Aujourd'hui, ce n'était pas la colère qu'il était venu calmer, mais surement plus la frustration de ne rien pouvoir faire et l'inquiétude. Ochaco savait qu'il ne le lui dirait pas à haute voix, mais elle n'en avait pas besoin, elle le savait très bien. Elle faisait la même chose, après tout, lorsque Katsuki partait sur des missions difficiles.

« T'as donné à ces enfoirés de vilains ce qu'ils méritaient ?! finit par demander Katsuki d'une voix abrupte.

— Oui, sourit Ochaco. Ils ont été arrêtés et pourront être jugés.
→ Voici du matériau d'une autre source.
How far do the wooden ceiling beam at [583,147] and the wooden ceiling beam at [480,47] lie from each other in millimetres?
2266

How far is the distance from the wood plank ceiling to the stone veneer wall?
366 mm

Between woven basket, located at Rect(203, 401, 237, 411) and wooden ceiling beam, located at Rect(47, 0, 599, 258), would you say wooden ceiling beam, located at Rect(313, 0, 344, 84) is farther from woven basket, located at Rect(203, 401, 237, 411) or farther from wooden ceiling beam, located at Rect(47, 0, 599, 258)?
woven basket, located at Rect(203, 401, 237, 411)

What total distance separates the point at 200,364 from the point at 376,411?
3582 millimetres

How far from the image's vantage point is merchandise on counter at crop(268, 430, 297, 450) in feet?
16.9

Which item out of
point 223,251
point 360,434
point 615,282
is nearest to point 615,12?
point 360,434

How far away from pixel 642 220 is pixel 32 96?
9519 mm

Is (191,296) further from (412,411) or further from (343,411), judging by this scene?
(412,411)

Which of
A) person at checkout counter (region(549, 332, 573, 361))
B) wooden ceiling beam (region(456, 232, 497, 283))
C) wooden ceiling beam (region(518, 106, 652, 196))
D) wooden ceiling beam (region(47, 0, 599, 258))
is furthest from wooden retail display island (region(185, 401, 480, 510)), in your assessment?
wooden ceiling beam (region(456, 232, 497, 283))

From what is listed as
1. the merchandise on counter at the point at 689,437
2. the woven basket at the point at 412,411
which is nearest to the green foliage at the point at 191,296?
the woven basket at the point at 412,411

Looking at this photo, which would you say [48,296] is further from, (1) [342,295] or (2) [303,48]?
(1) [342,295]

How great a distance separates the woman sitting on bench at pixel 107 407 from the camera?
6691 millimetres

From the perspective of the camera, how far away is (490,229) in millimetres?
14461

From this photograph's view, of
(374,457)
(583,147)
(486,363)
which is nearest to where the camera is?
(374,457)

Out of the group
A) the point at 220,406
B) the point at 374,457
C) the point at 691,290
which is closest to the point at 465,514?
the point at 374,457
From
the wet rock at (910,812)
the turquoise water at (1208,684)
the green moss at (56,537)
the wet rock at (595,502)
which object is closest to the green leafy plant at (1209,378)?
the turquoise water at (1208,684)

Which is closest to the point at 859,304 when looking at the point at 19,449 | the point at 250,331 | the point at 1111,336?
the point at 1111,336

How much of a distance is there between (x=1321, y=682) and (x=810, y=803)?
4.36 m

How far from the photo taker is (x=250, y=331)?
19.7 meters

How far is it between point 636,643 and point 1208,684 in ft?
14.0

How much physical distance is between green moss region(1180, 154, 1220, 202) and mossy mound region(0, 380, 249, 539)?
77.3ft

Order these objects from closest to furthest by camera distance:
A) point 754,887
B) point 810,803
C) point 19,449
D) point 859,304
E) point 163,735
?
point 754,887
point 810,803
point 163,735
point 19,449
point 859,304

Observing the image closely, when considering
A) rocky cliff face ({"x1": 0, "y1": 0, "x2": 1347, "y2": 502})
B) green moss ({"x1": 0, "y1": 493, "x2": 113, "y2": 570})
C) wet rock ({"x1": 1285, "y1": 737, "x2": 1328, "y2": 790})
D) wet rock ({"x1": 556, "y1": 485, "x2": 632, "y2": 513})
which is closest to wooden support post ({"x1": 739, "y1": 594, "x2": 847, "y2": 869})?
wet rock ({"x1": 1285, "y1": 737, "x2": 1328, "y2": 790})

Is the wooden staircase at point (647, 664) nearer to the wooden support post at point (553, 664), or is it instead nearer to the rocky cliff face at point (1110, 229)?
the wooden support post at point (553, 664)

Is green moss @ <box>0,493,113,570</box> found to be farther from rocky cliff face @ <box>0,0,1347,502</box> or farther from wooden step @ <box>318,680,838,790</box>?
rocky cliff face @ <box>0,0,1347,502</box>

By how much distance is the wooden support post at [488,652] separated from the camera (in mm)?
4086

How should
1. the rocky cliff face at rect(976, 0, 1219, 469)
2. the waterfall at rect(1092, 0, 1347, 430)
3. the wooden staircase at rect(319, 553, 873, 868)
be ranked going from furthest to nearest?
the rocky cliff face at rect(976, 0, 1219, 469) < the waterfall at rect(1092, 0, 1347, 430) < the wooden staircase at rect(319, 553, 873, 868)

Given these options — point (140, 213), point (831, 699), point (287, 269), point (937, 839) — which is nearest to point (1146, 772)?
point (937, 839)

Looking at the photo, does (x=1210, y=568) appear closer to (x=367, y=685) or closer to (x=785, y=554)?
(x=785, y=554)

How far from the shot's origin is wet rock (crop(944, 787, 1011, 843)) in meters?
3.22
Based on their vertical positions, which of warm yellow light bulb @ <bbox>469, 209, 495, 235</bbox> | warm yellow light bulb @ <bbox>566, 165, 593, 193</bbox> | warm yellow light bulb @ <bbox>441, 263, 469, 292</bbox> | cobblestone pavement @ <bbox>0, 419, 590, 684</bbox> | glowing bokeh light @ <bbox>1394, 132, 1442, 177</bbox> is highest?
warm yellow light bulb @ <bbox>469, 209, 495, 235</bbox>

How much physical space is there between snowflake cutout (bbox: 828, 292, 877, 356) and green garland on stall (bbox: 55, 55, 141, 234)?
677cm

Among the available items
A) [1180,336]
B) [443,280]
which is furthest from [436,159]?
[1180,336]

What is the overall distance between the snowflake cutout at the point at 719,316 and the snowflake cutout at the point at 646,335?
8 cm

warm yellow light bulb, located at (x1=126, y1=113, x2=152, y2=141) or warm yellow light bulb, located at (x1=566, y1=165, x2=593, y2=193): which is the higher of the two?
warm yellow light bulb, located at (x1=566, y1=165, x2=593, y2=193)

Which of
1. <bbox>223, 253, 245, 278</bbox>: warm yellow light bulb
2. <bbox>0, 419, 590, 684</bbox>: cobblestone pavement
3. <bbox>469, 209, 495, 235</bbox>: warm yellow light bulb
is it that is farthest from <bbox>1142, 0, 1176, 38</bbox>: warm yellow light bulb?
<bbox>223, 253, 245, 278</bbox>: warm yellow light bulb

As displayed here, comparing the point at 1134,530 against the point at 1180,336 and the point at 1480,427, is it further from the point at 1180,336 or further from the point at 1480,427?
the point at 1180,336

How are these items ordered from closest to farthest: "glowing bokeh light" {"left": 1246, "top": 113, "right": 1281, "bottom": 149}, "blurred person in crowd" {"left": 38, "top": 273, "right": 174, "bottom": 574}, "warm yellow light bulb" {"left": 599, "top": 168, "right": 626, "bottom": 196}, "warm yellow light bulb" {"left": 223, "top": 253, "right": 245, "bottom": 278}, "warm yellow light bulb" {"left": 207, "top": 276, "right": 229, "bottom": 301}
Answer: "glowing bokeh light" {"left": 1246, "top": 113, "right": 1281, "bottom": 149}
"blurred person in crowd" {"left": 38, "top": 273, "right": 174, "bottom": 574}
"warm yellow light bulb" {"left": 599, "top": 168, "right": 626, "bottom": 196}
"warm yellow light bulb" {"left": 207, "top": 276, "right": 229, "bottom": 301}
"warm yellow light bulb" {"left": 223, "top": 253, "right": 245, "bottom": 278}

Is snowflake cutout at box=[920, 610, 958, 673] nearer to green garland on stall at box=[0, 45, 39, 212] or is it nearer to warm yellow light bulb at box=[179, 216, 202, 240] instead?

— Tout s'est bien passé alors. »

Ochaco n'arrivait pas à voir si cette phrase était une affirmation ou une question. Mais son regard se troubla. Elle avait beau se montrer forte, elle n'arrivait pas à faire semblant devant Katsuki. Ses yeux se baissèrent alors, tandis qu'ils se remplirent de larmes.

« Il y a eu beaucoup de morts, souffla-t-elle. Les gens étaient terrifiés. J'ai fait de mon mieux pour les rassurer, mais... je sais que ça n'a pas suffi... »

À ces mots, Katsuki lui prit le bras et l'entraina entre ses jambes. Ochaco posa alors sa tête contre son torse et sentit les bras musclés de son petit-ami se refermer dans son dos. Comme toujours, Katsuki était plus doué pour la réconforter par des actes que par des paroles. Ce qui lui allait très bien. Elle se laissa aller dans son étreinte, n'essayant plus de retenir ses larmes. Ça lui faisait du bien, c'était libérateur.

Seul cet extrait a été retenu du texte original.